James Jimenez, the executive director for New Mexico Voices for Children, said the report based on 2016 data reflects the reality that poverty and other economic factors from the downturn have had a prolonged effect on New Mexico and its children.
The Kids Count data showed 145,000 children in the state, or 30 percent, were living at or below the federal poverty level in 2016.
Education statistics also were a factor in the state’s bottom-rung ranking, with officials struggling to significantly improve a high school graduation rate of about 71 percent, as well as reading levels among fourth-graders that showed three-fourths of them were not proficient at their grade level. The state ranked last on both fronts in the education category.
“We believe that as the public hears of this, they’ll say enough is enough; this is unacceptable,” said Jimenez, whose Albuquerque-based nonprofit is the state partner of the Annie E. Casey Foundation. “It’s not acceptable that we rank last.”
New Mexico’s slip came as the report’s national economic outlook for children continued to improve, according to the report. The child poverty rate in the United States was at 19 percent in 2016, down 4 points from when it had peaked in 2013.
New Hampshire was ranked highest overall in the report. Mississippi, a state that since 2014 had held the last-place spot, moved up two spots to 48th.
Gov. Susana Martinez’s administration indicated it understood well the need for improving circumstances for children, while seeking to highlight marginal improvements it says emerged in New Mexico during her time as governor.
For example, the state’s high school graduation rate — still hovering just above 71 percent — marks an all-time high for New Mexico at a time when the state has raised standards for receiving a diploma, the administration said.
The U.S. high school graduation rate has recently reached an all-time high, too.
“We know there is still work to be done,” said Benjamin Cloutier, a Martinez spokesman. “That’s why the governor is continuing to fight for better schools, teachers and outcomes for our children — every day.”
Martinez, a Republican, is in the last year of her second and final term.
Her spokesman said progress also could be found in early childhood programs, where enrollment and funding have increased since 2011.
In the upcoming school year, funding for prekindergarten programs for 4-year-olds will be $33.6 million, and for 3-year-olds it will be $28 million, according to the New Mexico Public Education Department.
Early childhood education marked one of the few areas of improvement between 2015 and 2016 in the Kids Count report.

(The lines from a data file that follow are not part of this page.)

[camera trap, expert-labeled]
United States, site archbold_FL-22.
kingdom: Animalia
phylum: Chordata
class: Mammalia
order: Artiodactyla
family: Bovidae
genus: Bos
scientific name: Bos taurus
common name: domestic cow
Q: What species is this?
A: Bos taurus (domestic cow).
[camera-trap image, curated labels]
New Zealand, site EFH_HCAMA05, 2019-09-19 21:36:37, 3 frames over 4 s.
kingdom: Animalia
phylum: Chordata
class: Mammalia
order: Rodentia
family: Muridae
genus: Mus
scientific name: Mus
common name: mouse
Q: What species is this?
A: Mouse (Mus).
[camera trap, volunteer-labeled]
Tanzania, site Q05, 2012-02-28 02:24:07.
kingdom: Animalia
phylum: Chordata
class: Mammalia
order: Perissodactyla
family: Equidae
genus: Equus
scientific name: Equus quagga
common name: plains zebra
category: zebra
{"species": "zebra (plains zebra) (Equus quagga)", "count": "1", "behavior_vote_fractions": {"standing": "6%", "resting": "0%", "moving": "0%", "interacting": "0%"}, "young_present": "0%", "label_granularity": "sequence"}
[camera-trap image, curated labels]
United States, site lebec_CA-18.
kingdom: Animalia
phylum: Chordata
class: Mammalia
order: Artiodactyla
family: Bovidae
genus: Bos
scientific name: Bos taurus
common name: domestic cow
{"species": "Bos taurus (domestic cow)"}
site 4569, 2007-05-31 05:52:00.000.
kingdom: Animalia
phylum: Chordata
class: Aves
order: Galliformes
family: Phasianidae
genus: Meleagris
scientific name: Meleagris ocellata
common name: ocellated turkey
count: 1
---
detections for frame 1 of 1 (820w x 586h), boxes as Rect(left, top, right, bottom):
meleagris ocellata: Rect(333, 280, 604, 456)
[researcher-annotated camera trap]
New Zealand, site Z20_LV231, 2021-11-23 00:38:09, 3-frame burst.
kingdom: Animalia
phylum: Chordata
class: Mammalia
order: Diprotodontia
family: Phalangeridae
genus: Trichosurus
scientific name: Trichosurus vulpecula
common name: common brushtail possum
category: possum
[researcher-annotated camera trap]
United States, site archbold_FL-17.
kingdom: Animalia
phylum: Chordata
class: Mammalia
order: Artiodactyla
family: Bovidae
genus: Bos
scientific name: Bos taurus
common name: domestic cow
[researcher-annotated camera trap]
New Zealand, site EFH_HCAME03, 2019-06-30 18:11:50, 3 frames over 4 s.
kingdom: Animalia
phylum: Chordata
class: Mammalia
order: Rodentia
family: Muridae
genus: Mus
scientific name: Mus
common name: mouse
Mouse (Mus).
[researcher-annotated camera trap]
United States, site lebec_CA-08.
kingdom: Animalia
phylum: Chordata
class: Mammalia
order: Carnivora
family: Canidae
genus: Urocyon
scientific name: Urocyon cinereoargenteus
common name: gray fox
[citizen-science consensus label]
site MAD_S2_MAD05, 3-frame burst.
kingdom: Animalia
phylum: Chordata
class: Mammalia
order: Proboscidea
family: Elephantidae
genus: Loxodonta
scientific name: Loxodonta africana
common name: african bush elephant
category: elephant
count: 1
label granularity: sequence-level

The rate of children not attending preschool fell slightly in New Mexico from 58 percent to 57 percent, resulting in the state moving up two spots in the category to 31st place.
Meanwhile, the rate of New Mexico children with health insurance — a bright spot in last year’s report — slipped. The state dropped from 16th place to 33rd in the category, as 5 percent of the state’s children went without health insurance in 2016.